SELECTED TEXT:
I find the above much clearer if it can work

Jason
  
Robin Murphy Jan. 27, 2023, 3:19 p.m. UTC | #6
On 2023-01-27 13:50, Baolu Lu wrote:
> On 2023/1/26 22:41, Jason Gunthorpe wrote:
>> On Thu, Jan 26, 2023 at 02:21:29PM +0000, Robin Murphy wrote:
>>
>>> The "check" is inherent in the fact that it's been called at all. VFIO
>>> noiommu*is*  an IOMMU driver in the sense that it provides a bare 
>>> minimum of
>>> IOMMU API functionality (i.e. creating groups), sufficient to support
>>> (careful) usage by VFIO drivers. There would not seem to be a legitimate
>>> reason for some*other*  driver to be specifically querying a device 
>>> while it
>>> is already bound to a VFIO driver (and thus may have a noiommu group).
>> Yes, the devices that VFIO assigns to its internal groups never leak
>> outside VFIO's control during their assignment - ie they are
>> continuously bound to VFIO never another driver.
>>
>> So no other driver can ever see the internal groups unless it is
>> messing around with devices it is not bound to 😄
> 
> Fair enough. I was thinking that probably we could make it like below:
> 
> /**
>   * device_iommu_mapped - Returns true when the device DMA is translated
>   *                       by an IOMMU
>   * @dev: Device to perform the check on
>   */
> static inline bool device_iommu_mapped(struct device *dev)
> {
>          return (dev->iommu && dev->iommu->iommu_dev);
> }
> 
> The iommu probe device code guarantees that dev->iommu->iommu_dev is
> valid only after the IOMMU driver's .probe_device returned successfully.
> 
> Any thoughts?

Heh, I actually wrote that helper yesterday for v2, but as an internal 
check for valid ops :)

The current implementation of device_iommu_mapped() just dates back to 
when dev->iommu_group was the only per-device thing we had, so in 
principle I don't have any conceptual objection to redefining it in 
terms of "device has ops" rather than "device has a group", but as 
things stand you'd still have to do something about PPC first (I know 
Jason had been pushing on that, but I've not kept track of where it got to).

Thanks,
Robin.
  
Jason Gunthorpe Jan. 27, 2023, 3:43 p.m. UTC | #7
On Fri, Jan 27, 2023 at 03:19:55PM +0000, Robin Murphy wrote:

> The current implementation of device_iommu_mapped() just dates back to when
> dev->iommu_group was the only per-device thing we had, so in principle I
> don't have any conceptual objection to redefining it in terms of "device has
> ops" rather than "device has a group", but as things stand you'd still have
> to do something about PPC first (I know Jason had been pushing on that, but
> I've not kept track of where it got to).

PPC hasn't moved at all, AFAICT. In a few more months I'm going to
suggest we delete the special VFIO support due to it being broken,
distros already having turned it off and nobody caring enough to fix
it..

DATA SEGMENT:
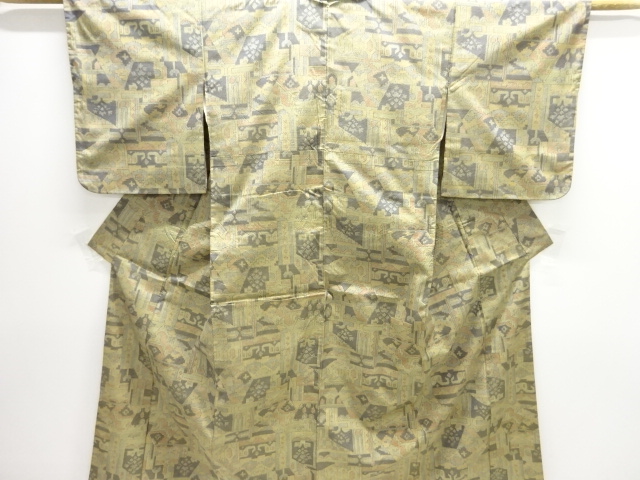 JAPANESE KIMONO / OMESHI / NISHIJIN-ORI / WOVEN ABSTRACT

EXERCISE DESCRIPTION:
Answer these questions about the thread on device_iommu_mapped():
(a) According to Baolu Lu, when does the iommu probe device code guarantee that dev->iommu->iommu_dev is valid?
(b) For what purpose did Robin Murphy say he wrote the helper for v2?
(c) What does Jason Gunthorpe say he will suggest in a few more months?

RESULT:
(a) Only after the IOMMU driver's .probe_device has returned successfully.
(b) As an internal check for valid ops.
(c) Deleting the special VFIO support, because it is broken, distros have already turned it off, and nobody cares enough to fix it.